Data for processing:

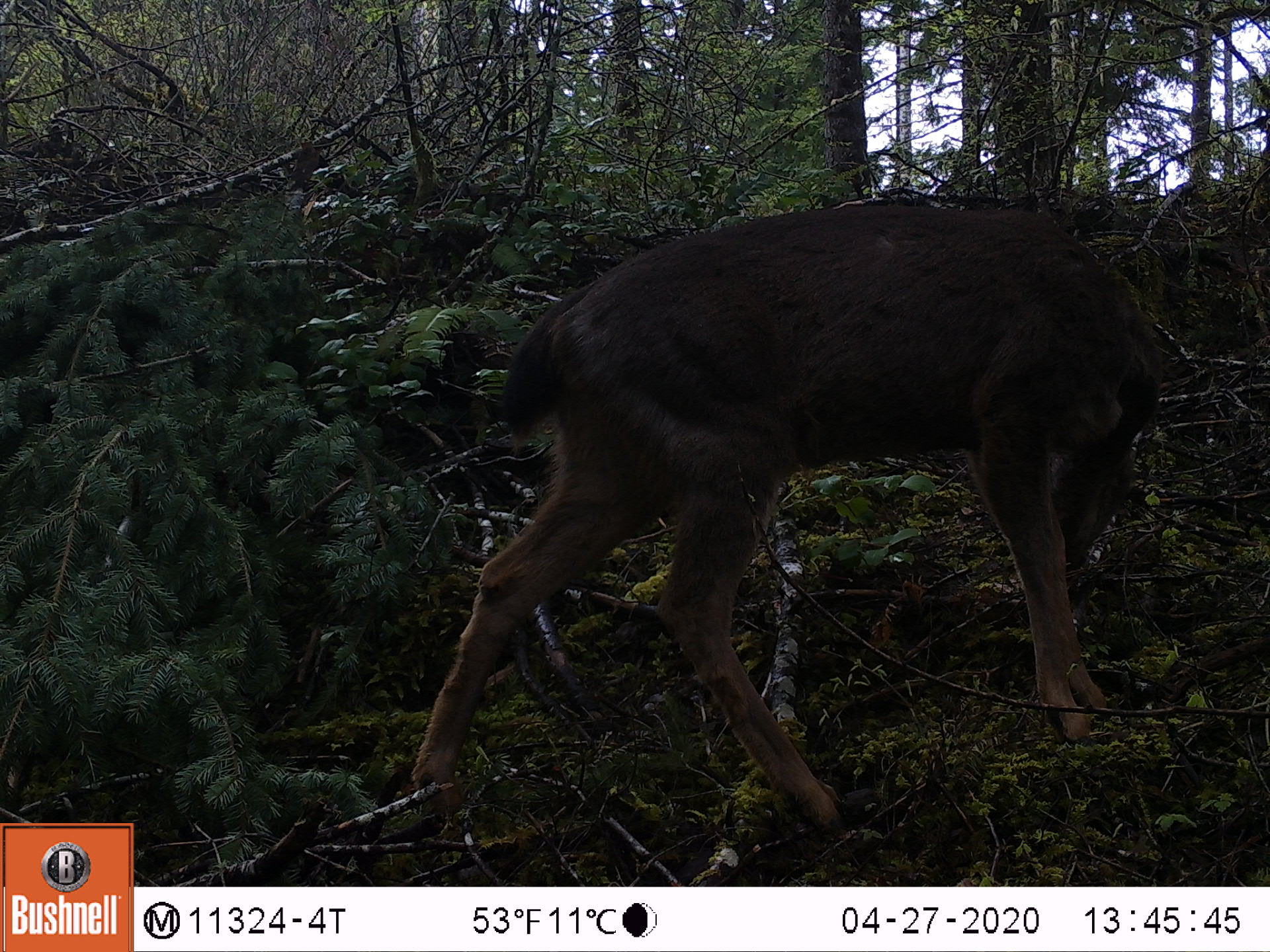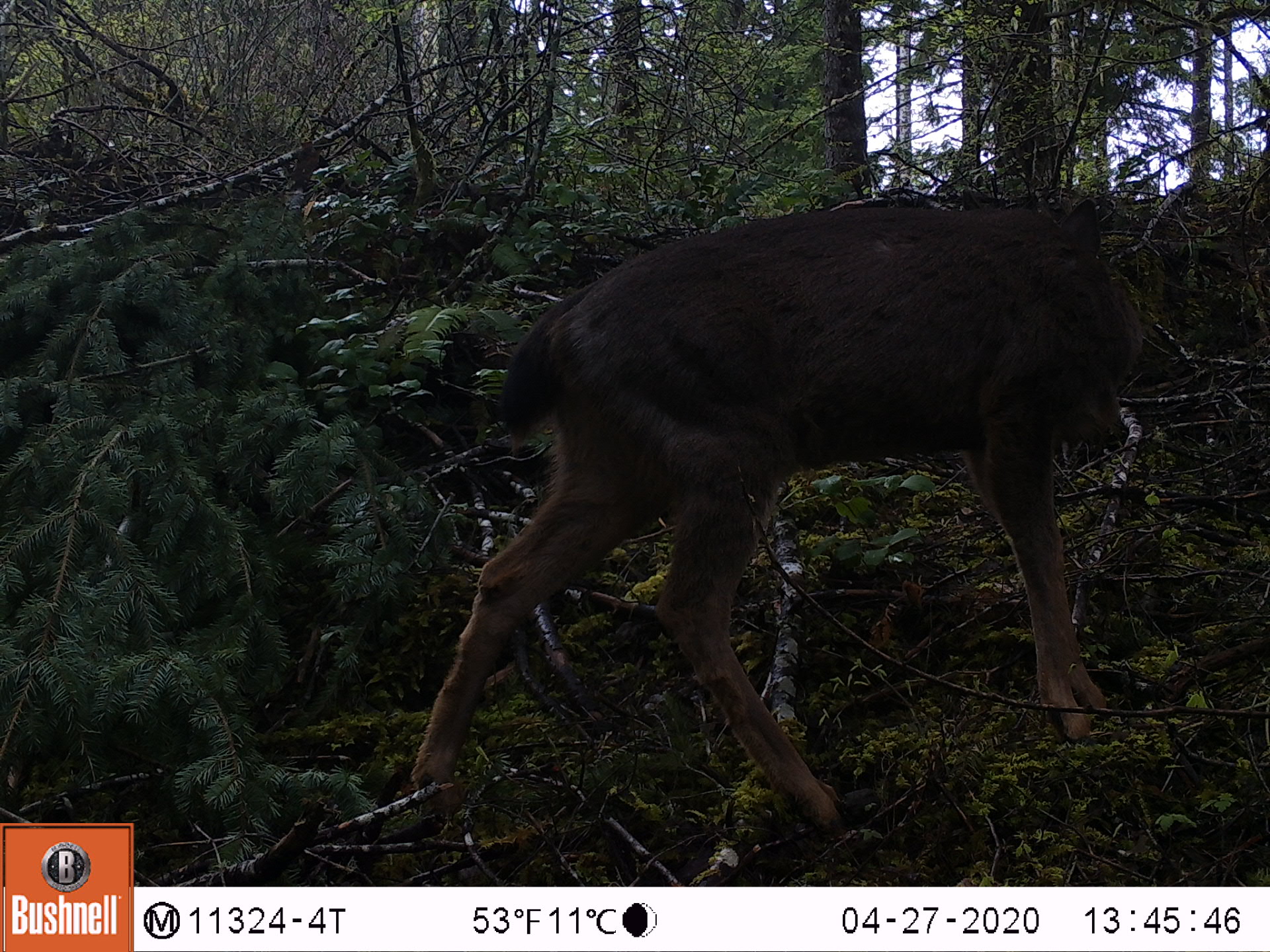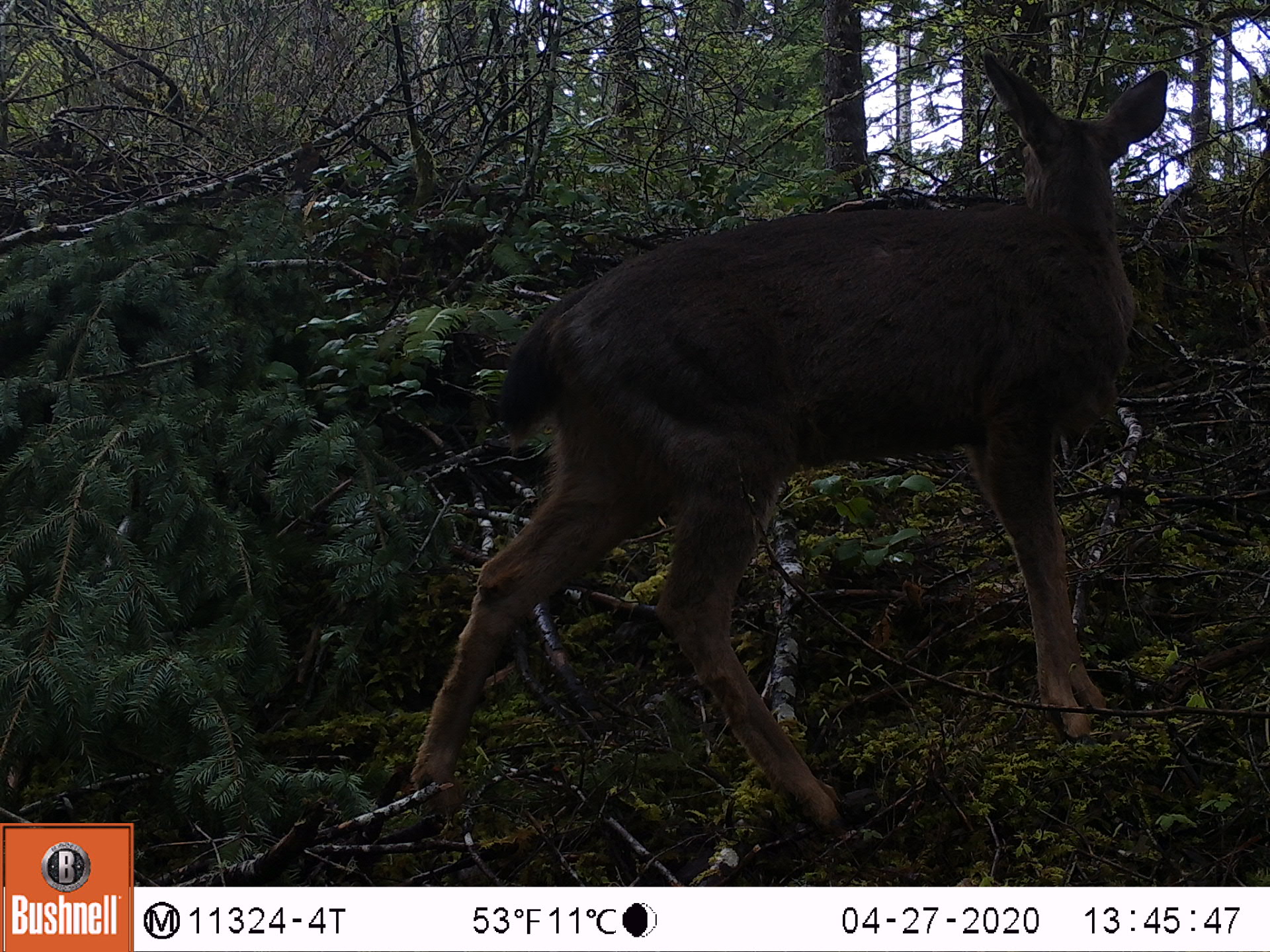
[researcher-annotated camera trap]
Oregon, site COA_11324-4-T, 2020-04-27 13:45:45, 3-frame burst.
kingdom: Animalia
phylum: Chordata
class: Mammalia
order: Artiodactyla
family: Cervidae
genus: Odocoileus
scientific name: Odocoileus hemionus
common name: black-tailed deer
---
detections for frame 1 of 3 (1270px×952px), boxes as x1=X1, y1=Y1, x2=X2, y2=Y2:
black-tailed deer: x1=395, y1=197, x2=1158, y2=849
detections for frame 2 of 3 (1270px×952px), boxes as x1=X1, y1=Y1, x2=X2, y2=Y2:
black-tailed deer: x1=386, y1=197, x2=1154, y2=840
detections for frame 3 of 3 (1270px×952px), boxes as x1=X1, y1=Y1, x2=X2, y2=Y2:
black-tailed deer: x1=404, y1=53, x2=1187, y2=845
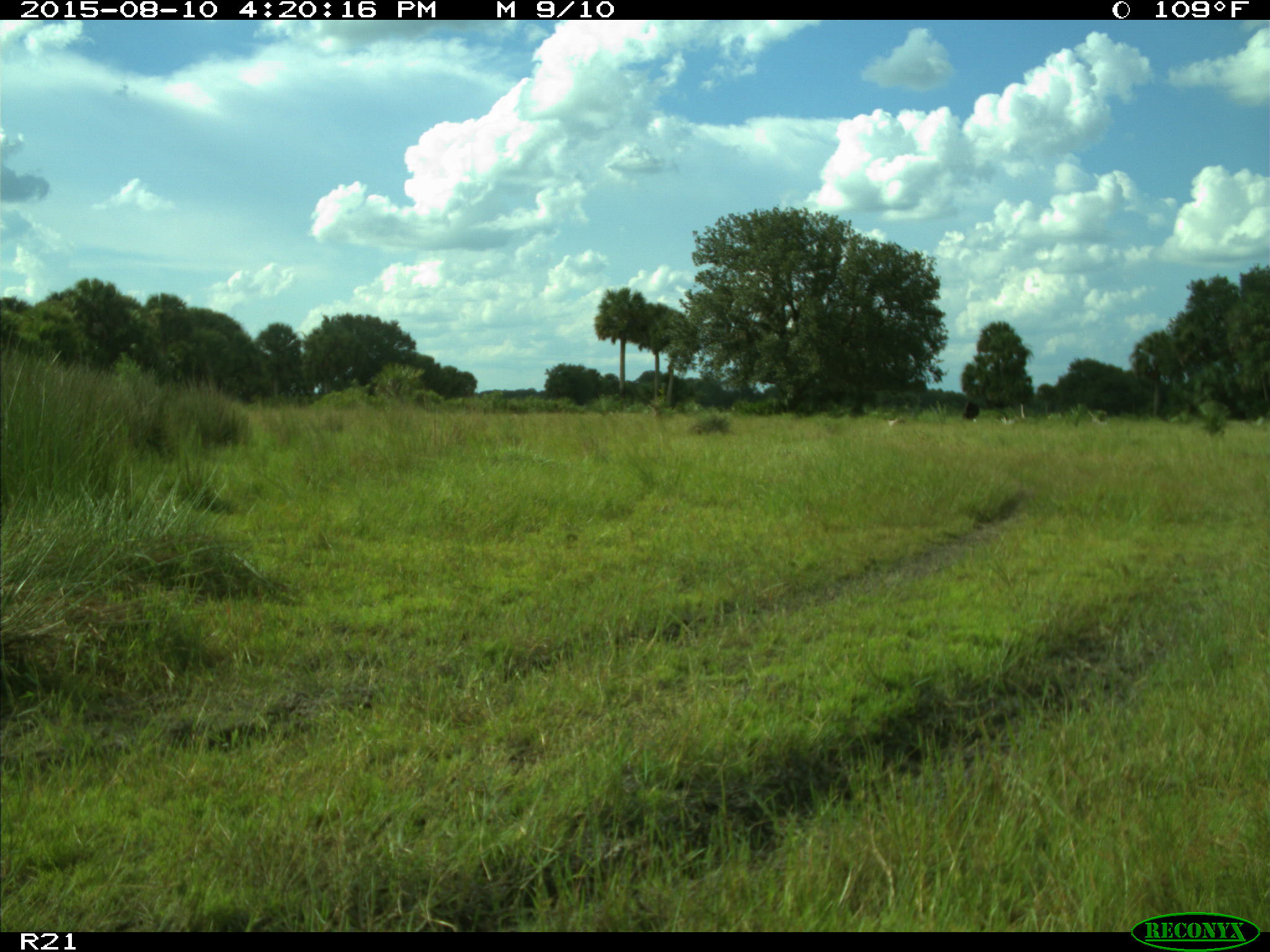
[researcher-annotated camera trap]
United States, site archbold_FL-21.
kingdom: Animalia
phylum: Chordata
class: Mammalia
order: Artiodactyla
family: Bovidae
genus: Bos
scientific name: Bos taurus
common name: domestic cow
Bos taurus (domestic cow).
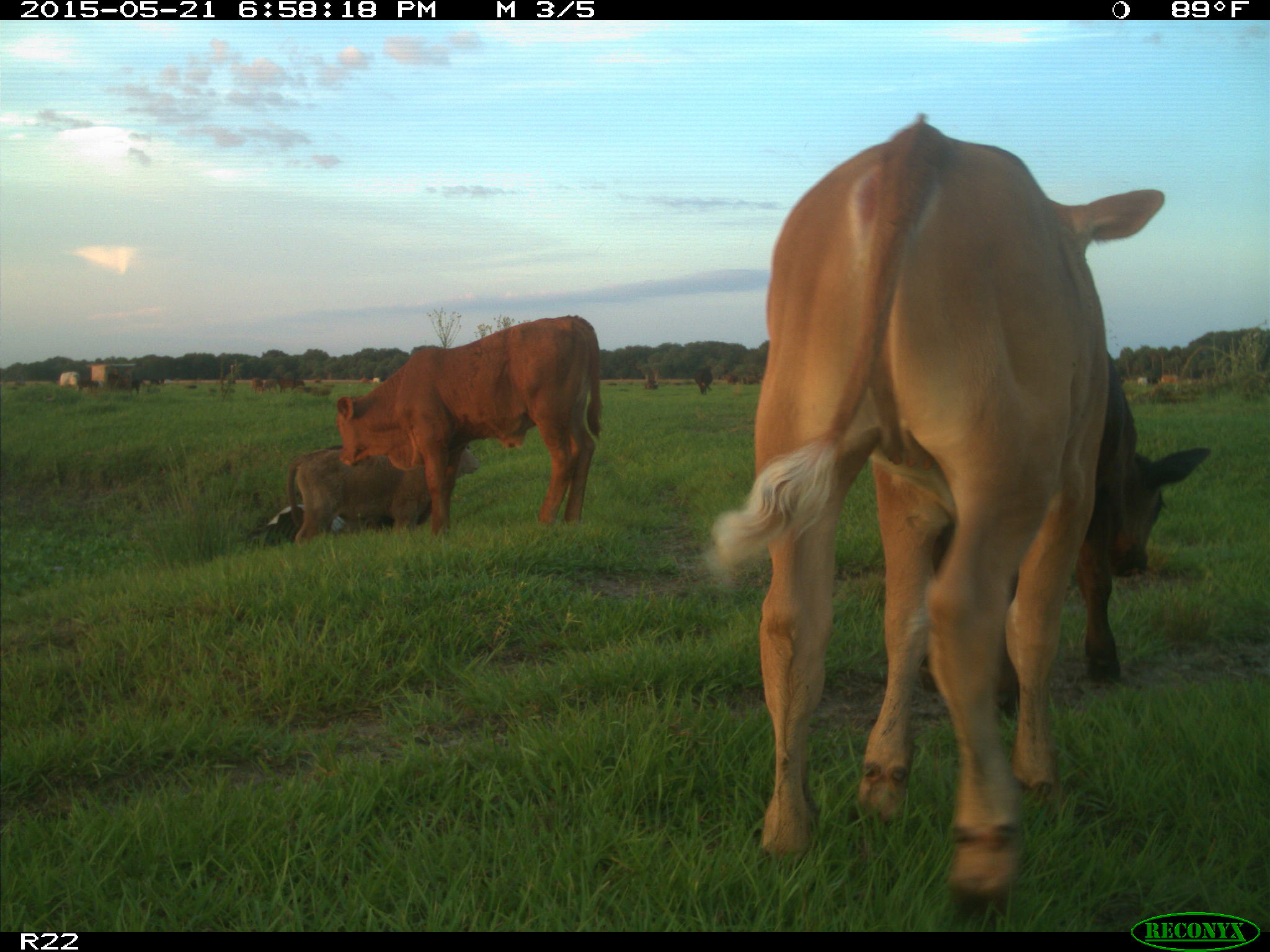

Task directions: Line by line, reproduce the material above exactly, leaving each picture out.

Solution for this exercise:
[researcher-annotated camera trap]
Oregon, site COA_11324-4-T, 2020-04-27 13:45:45, 3-frame burst.
kingdom: Animalia
phylum: Chordata
class: Mammalia
order: Artiodactyla
family: Cervidae
genus: Odocoileus
scientific name: Odocoileus hemionus
common name: black-tailed deer
---
detections for frame 1 of 3 (1270px×952px), boxes as x1=X1, y1=Y1, x2=X2, y2=Y2:
black-tailed deer: x1=395, y1=197, x2=1158, y2=849
detections for frame 2 of 3 (1270px×952px), boxes as x1=X1, y1=Y1, x2=X2, y2=Y2:
black-tailed deer: x1=386, y1=197, x2=1154, y2=840
detections for frame 3 of 3 (1270px×952px), boxes as x1=X1, y1=Y1, x2=X2, y2=Y2:
black-tailed deer: x1=404, y1=53, x2=1187, y2=845
[researcher-annotated camera trap]
United States, site archbold_FL-21.
kingdom: Animalia
phylum: Chordata
class: Mammalia
order: Artiodactyla
family: Bovidae
genus: Bos
scientific name: Bos taurus
common name: domestic cow
Bos taurus (domestic cow).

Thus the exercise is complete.